Copy out word for word the part of the rows that opens with the line containing "Consider the objects" and runs through the end of the rows.

========

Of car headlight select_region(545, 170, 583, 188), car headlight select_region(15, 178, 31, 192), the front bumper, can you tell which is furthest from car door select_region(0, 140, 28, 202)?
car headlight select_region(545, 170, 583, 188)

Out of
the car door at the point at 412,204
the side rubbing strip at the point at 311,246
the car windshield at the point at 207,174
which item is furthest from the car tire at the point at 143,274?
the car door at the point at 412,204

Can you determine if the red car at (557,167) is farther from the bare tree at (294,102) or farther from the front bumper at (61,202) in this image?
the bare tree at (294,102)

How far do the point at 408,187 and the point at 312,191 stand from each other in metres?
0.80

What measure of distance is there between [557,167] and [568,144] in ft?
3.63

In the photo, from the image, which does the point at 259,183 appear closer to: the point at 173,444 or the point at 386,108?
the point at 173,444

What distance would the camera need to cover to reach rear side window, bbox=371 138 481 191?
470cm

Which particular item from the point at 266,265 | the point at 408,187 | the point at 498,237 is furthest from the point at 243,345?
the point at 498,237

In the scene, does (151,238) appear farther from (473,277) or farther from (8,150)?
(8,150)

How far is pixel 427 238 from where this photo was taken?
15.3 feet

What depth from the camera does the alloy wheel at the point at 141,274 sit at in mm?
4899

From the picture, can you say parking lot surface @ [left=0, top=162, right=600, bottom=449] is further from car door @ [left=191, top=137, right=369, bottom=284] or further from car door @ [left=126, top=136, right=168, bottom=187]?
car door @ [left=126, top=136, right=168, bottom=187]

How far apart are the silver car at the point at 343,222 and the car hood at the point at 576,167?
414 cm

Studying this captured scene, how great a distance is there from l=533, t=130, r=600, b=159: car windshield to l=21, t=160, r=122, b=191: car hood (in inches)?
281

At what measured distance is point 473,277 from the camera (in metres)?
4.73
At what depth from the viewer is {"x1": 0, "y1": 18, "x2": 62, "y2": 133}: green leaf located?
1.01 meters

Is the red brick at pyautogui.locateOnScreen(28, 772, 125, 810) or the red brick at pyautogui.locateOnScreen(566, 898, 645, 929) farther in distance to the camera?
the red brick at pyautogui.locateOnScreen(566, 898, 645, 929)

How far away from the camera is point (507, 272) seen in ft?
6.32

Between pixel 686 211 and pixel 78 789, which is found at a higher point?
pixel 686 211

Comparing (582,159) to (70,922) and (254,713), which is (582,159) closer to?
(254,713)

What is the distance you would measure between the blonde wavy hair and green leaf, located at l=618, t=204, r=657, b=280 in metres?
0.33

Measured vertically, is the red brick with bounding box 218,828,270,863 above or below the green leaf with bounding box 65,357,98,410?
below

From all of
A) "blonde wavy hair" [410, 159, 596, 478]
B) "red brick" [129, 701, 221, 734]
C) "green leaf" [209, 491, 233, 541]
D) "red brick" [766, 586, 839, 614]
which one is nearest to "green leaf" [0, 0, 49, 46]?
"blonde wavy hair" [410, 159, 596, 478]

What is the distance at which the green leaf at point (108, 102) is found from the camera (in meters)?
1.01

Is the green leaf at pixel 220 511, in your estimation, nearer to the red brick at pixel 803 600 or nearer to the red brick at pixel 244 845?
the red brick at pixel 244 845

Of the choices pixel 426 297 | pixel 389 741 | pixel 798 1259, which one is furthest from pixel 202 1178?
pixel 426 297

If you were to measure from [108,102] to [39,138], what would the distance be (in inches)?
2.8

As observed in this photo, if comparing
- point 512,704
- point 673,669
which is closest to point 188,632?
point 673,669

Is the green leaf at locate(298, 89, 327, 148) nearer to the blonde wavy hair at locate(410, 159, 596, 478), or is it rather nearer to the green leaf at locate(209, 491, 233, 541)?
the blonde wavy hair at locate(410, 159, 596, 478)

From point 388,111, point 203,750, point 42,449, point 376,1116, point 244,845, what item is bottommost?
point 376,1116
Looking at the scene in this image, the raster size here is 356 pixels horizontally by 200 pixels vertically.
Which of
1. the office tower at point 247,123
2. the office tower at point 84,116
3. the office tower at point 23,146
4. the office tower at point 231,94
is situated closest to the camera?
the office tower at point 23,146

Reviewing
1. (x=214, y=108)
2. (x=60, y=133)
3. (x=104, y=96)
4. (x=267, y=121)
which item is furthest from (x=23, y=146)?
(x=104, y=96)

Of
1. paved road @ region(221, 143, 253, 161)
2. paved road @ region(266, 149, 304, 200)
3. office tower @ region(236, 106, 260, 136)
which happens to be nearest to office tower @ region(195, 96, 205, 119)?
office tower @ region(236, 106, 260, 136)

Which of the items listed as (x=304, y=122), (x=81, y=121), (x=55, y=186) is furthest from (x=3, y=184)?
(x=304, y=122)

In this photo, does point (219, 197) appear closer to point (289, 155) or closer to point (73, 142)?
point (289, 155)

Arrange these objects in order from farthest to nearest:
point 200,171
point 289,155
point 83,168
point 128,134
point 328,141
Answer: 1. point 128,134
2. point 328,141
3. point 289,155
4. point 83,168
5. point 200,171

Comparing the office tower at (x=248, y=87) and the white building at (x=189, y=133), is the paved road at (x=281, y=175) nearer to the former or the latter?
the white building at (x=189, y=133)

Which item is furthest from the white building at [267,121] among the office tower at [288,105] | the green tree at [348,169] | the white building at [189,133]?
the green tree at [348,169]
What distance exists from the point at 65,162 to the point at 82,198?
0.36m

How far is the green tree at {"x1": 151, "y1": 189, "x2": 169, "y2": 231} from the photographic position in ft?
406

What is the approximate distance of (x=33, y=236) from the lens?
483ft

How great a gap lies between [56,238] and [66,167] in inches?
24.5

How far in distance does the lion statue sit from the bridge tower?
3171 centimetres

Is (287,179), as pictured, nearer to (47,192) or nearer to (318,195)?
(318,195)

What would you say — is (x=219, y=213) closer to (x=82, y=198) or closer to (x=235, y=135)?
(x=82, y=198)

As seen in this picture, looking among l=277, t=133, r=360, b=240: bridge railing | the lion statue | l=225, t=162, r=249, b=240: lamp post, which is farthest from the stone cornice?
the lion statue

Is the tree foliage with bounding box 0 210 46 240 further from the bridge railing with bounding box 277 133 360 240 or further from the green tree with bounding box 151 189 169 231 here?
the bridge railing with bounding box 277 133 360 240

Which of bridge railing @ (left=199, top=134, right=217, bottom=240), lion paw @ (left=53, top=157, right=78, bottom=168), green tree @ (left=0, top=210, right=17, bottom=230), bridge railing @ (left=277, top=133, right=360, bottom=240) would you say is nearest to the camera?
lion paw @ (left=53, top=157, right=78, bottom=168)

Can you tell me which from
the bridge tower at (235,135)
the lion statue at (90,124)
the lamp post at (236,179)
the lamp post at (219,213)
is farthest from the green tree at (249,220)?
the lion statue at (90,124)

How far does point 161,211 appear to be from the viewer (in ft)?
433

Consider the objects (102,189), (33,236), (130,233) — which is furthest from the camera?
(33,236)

========

▸ **RESPONSE FOR THIS EXERCISE**
Consider the objects (102,189), (33,236), (130,233) — which is furthest from the camera?
(33,236)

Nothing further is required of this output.